§ **Exercise task**:
According to the passage on bridging disciplinary boundaries, which university awarded Henry her PhD?

§ **Excerpted passage**:
Bridging disciplinary boundaries

Henry's passion for dismantling disciplinary barriers is clear, as she bridges renewable resources, earth sciences and civil engineering in her teaching, a rare feat for an early career academic.

Her comprehensive background includes a bachelor’s degree in geography from the University of the West Indies, an MSc in GIS and remote sensing specializing in geo-hazards from the University of Twente in the Netherlands, a PhD in geography from the Federal University of Parana in Brazil and postdoctoral research in civil engineering focused on flood hazard mapping at the Université de Moncton in Canada. The geographical scope of her academic and industry training and experience spans the Caribbean Region, Europe, South America and North America.

In essence, Henry's GIS expertise, geared toward disaster risk and natural resource management, among others, has equipped her with a unique insight and understanding of its socio-economic and environmental implications across diverse disciplines, partnerships and regions. However, the interdisciplinary nature of her work is a feature not an anomaly — a point she stresses in her classrooms.

§ **Data rows**:
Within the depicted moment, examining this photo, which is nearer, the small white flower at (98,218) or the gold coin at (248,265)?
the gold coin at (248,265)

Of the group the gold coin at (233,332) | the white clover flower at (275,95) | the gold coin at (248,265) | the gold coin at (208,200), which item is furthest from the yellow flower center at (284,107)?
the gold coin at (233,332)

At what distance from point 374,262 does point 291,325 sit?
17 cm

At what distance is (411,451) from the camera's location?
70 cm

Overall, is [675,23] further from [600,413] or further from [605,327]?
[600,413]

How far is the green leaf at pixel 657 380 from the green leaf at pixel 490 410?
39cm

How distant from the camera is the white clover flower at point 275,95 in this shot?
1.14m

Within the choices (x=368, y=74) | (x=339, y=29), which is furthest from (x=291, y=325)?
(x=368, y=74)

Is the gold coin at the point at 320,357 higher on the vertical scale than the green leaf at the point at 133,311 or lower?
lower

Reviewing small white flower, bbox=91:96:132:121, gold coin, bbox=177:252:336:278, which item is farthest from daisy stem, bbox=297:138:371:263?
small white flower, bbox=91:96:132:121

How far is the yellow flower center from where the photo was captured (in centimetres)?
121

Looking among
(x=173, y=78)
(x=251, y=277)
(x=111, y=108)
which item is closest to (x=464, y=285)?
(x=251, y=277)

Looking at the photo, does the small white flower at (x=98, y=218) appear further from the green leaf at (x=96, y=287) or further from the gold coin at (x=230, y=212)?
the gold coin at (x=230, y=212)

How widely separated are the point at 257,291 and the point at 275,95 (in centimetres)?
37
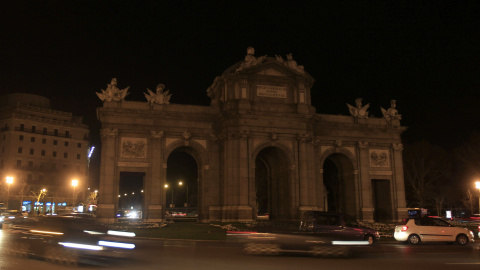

§ **Solved exercise**:
The Federal University of Parana in Brazil.